# REQUIRED ACTION
Exactly the lines from the start of the entries through the line with "and over | | | |" are required in the output, with no pictures among them.

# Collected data
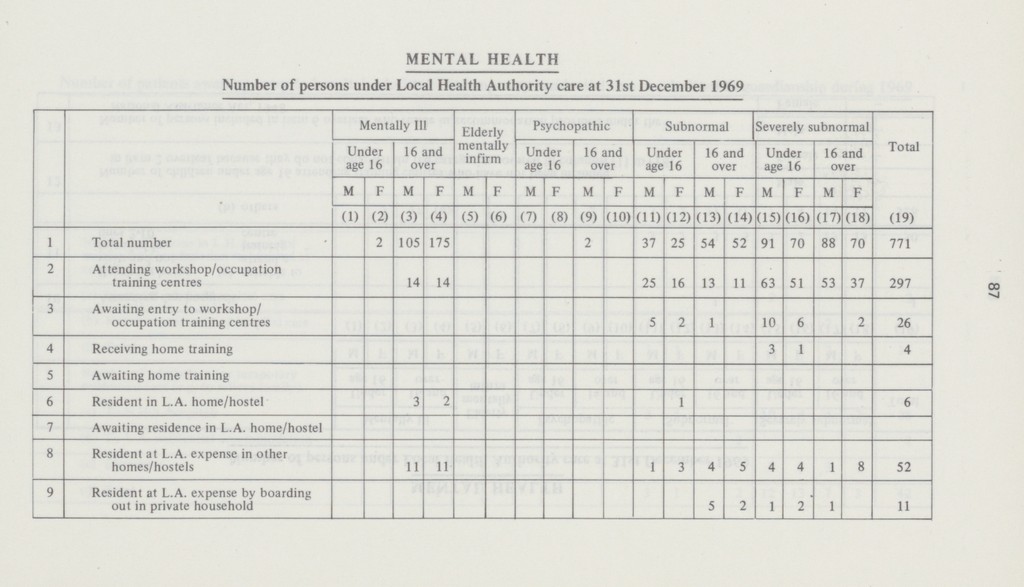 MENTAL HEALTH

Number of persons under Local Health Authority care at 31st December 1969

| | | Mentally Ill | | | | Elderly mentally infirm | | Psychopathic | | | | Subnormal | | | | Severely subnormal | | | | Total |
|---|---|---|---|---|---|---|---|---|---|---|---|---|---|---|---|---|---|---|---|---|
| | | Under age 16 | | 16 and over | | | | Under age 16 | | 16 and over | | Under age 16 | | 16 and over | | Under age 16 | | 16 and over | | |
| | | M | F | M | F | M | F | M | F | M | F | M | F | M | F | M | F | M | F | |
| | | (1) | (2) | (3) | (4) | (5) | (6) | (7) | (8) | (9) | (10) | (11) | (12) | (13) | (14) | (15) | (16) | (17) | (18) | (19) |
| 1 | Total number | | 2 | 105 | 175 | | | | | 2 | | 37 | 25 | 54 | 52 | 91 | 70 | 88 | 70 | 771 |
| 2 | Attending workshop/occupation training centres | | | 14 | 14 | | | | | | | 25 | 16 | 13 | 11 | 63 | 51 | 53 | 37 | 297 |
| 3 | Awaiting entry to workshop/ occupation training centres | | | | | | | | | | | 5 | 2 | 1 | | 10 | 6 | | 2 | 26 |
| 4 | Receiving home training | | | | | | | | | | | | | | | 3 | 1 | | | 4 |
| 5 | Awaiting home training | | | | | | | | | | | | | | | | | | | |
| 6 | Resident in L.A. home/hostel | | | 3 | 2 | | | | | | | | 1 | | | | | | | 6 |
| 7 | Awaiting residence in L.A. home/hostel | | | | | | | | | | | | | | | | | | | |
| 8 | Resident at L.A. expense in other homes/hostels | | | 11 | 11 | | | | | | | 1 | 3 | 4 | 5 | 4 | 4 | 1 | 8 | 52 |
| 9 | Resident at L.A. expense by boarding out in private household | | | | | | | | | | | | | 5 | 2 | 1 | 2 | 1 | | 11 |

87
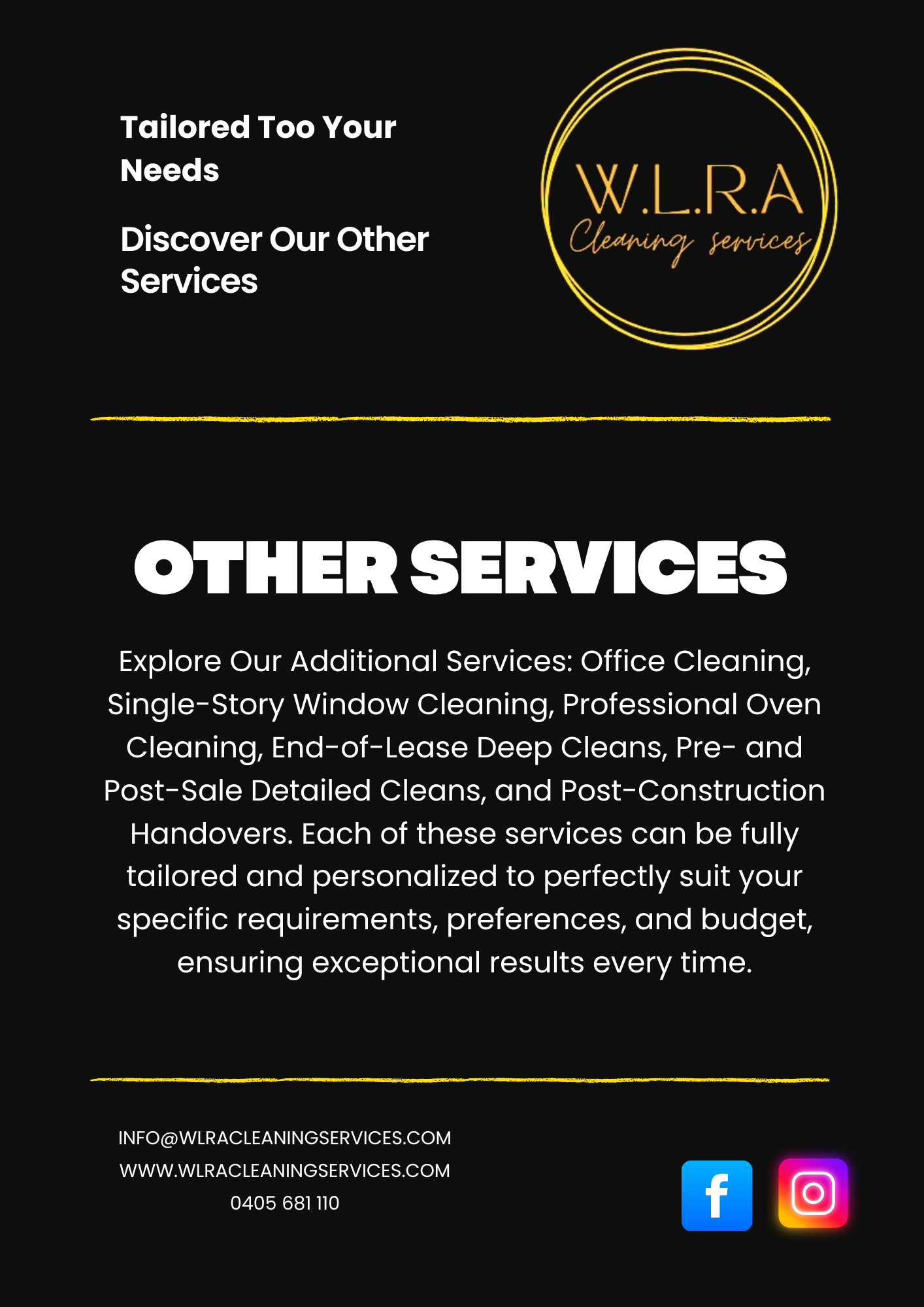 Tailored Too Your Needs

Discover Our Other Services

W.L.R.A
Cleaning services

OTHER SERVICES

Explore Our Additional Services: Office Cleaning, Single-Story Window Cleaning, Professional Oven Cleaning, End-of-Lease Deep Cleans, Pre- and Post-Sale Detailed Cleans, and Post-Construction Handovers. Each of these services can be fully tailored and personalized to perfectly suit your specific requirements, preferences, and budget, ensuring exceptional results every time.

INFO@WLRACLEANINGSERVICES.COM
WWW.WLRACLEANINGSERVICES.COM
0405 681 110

# TASK SOLUTION
 MENTAL HEALTH

Number of persons under Local Health Authority care at 31st December 1969

| | | Mentally Ill | | | | Elderly mentally infirm | | Psychopathic | | | | Subnormal | | | | Severely subnormal | | | | Total |
|---|---|---|---|---|---|---|---|---|---|---|---|---|---|---|---|---|---|---|---|---|
| | | Under age 16 | | 16 and over | | | | Under age 16 | | 16 and over | | Under age 16 | | 16 and over | | Under age 16 | | 16 and over | | |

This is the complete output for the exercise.